→ The problem: Retype the passage on human cloning in full, word for word.

→ Excerpt:

----

In the late 1970s scientists and engineers decided to restrict genetic engineering until there had been a debate about the prospective uses and abuses of the, then, new technology. We are in a similar position today with regard to the technology of cloning humans. Successful work in cloning of sheep, cows and monkeys has demonstrated the feasibility of cloning in animals. The reliability of the technique still requires considerable development before it can be assessed for humans. Only about 0.3 - 0.5 per cent of the fusions of an adult or foetal cell with an anucleate ovum give rise to healthy viable animals.
On the basis of the current technology, it would be foolhardy to contemplate the provision of a cloning service to individual humans, however selected. Nevertheless, while recognising the bans on human cloning research by the US Congress, Who, Unesco and the Council of Europe, it is yet prudent to project to a time, some ten to 20 years hence, when the reproducibility and reliability of the cloning technology as applied to non-human mammals has achieved efficiencies of 80 per cent or greater. Then the cloning of humans becomes an experiment that cannot be ignored.

----

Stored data
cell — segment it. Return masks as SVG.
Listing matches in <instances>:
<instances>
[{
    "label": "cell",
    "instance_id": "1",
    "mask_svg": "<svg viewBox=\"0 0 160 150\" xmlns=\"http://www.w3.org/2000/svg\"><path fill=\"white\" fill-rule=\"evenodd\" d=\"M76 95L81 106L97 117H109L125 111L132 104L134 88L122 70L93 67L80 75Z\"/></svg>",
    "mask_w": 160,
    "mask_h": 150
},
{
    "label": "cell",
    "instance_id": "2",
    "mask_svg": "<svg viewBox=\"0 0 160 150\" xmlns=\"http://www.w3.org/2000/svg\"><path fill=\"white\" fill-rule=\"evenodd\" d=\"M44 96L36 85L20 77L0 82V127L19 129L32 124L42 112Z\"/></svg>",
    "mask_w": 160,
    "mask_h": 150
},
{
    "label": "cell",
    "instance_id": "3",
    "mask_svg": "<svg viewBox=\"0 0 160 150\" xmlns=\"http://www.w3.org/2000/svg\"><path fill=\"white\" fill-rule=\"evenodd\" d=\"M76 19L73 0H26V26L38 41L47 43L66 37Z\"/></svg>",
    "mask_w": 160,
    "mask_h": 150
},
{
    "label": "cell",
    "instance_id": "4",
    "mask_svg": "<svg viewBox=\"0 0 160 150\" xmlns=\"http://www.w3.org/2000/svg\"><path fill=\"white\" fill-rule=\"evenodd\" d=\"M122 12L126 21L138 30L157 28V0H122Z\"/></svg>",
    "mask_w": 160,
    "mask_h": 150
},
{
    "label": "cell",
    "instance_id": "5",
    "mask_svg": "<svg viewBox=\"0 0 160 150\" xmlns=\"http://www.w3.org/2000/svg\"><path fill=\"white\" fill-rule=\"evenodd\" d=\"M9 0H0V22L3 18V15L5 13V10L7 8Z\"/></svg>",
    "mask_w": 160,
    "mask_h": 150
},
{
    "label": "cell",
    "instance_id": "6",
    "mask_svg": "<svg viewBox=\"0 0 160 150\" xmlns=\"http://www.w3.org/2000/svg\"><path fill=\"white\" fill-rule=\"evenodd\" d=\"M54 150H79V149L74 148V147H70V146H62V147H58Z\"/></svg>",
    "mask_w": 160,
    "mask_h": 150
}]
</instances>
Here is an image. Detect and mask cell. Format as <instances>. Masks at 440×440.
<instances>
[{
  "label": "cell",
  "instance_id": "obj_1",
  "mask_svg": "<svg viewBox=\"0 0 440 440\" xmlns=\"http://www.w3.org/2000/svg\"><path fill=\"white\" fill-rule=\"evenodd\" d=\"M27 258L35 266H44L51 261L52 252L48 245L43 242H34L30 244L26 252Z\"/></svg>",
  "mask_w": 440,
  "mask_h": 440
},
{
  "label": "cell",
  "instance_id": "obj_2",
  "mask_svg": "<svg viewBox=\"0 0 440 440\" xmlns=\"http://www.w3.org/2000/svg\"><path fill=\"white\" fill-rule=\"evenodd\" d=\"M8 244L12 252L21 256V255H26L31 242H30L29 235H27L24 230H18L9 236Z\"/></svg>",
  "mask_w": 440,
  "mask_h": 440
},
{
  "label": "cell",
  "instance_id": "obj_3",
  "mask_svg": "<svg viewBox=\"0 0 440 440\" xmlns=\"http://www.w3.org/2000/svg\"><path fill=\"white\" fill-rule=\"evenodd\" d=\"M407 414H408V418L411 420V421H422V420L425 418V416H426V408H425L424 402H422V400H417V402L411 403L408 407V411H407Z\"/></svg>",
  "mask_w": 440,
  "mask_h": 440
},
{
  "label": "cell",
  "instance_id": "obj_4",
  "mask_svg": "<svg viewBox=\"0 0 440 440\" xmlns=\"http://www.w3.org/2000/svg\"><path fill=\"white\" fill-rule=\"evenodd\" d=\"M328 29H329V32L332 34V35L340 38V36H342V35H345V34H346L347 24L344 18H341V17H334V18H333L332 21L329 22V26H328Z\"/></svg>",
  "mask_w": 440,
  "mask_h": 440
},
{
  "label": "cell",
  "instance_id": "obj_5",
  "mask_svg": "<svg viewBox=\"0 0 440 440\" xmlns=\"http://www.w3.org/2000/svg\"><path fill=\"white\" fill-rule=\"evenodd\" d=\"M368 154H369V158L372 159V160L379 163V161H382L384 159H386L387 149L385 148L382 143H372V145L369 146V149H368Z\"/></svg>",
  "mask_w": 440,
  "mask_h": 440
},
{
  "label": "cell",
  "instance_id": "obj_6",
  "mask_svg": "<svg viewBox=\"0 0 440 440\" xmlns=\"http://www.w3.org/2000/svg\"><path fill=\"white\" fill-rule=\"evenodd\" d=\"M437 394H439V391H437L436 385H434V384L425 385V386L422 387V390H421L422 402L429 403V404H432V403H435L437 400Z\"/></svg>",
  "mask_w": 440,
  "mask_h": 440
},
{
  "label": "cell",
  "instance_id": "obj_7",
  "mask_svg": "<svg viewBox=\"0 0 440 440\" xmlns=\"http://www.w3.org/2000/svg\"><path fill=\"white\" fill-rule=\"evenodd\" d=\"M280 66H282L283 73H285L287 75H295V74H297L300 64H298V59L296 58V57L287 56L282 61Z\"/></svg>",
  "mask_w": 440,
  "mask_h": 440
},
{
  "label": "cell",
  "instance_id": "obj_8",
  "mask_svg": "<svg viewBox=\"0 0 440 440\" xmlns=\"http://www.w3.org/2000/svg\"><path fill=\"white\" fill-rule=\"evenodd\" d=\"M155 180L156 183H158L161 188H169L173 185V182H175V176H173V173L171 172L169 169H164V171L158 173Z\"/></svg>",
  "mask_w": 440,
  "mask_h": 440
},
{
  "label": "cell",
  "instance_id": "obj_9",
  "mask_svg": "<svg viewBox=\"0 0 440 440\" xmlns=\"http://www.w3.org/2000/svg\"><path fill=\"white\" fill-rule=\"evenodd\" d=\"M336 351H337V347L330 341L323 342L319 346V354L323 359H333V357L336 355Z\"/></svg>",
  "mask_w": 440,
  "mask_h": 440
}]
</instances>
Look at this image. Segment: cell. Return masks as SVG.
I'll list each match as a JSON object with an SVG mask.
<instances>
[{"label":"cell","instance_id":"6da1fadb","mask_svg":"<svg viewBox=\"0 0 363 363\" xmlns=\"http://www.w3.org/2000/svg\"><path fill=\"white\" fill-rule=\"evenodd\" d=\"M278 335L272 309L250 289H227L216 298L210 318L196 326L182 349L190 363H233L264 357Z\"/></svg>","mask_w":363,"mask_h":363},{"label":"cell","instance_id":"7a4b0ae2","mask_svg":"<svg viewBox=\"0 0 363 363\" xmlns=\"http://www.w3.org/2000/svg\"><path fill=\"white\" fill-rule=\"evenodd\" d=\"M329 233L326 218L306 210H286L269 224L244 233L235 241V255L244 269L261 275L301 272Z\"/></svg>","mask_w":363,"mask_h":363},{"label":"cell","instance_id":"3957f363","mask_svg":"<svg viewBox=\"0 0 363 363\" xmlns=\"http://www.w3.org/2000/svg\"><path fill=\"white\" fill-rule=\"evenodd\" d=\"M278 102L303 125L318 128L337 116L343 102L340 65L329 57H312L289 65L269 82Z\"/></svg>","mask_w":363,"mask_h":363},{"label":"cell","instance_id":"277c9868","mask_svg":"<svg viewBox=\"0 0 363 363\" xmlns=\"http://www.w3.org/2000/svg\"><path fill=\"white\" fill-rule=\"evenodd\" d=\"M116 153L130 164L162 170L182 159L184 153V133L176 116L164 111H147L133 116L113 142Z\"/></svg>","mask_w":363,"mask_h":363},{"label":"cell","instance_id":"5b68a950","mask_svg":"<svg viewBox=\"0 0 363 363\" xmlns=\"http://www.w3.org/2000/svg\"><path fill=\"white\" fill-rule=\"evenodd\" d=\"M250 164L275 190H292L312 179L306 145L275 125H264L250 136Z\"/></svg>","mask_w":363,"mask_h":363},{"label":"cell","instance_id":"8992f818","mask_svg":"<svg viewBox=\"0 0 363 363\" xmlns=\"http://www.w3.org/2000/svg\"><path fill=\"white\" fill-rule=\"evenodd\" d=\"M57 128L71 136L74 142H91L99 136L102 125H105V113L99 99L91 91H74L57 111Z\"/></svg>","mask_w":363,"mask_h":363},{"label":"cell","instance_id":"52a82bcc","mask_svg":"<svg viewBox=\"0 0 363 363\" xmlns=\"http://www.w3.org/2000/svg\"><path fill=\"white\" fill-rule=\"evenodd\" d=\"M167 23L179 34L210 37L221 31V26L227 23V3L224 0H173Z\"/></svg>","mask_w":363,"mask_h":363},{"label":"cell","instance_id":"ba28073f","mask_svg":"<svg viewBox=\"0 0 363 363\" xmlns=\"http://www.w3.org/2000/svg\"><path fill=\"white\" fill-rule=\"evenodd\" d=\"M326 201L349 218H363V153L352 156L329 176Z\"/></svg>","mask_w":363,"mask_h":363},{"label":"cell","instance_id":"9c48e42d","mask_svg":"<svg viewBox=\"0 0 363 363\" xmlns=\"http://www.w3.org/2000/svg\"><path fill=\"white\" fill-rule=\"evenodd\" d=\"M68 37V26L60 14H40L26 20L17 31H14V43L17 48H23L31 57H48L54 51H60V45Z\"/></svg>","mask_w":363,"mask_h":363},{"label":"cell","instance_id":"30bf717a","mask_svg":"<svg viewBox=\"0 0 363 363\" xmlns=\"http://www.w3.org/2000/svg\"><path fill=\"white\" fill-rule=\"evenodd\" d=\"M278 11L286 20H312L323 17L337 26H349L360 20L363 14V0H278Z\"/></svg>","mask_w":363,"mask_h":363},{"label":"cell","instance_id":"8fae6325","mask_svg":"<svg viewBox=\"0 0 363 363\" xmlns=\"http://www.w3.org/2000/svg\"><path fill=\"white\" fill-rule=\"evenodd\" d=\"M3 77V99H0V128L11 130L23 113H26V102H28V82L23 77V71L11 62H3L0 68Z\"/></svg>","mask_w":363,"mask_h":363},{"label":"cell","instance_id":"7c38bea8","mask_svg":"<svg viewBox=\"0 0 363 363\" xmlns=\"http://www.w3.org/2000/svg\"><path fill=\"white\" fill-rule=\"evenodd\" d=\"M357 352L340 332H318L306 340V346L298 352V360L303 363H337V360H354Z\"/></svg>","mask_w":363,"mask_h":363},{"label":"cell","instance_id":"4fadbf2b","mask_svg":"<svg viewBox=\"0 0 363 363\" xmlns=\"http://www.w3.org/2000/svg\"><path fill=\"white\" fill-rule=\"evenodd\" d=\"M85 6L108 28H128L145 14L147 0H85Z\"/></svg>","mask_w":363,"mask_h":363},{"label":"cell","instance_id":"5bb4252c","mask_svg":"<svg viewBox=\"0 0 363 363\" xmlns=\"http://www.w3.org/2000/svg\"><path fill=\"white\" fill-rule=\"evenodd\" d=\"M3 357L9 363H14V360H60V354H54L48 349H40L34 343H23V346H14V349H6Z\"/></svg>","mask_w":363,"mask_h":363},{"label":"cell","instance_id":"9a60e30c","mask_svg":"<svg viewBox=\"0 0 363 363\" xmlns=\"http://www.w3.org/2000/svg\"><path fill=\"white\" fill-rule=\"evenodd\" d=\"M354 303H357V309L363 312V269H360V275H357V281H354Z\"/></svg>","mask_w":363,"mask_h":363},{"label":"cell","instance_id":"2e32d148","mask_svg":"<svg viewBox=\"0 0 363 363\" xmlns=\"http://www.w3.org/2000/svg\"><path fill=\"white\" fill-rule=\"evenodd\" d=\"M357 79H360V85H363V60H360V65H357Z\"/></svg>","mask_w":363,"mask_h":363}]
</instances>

----

→ Exercise solution:
In the late 1970s scientists and engineers decided to restrict genetic engineering until there had been a debate about the prospective uses and abuses of the, then, new technology. We are in a similar position today with regard to the technology of cloning humans. Successful work in cloning of sheep, cows and monkeys has demonstrated the feasibility of cloning in animals. The reliability of the technique still requires considerable development before it can be assessed for humans. Only about 0.3 - 0.5 per cent of the fusions of an adult or foetal cell with an anucleate ovum give rise to healthy viable animals.
On the basis of the current technology, it would be foolhardy to contemplate the provision of a cloning service to individual humans, however selected. Nevertheless, while recognising the bans on human cloning research by the US Congress, Who, Unesco and the Council of Europe, it is yet prudent to project to a time, some ten to 20 years hence, when the reproducibility and reliability of the cloning technology as applied to non-human mammals has achieved efficiencies of 80 per cent or greater. Then the cloning of humans becomes an experiment that cannot be ignored.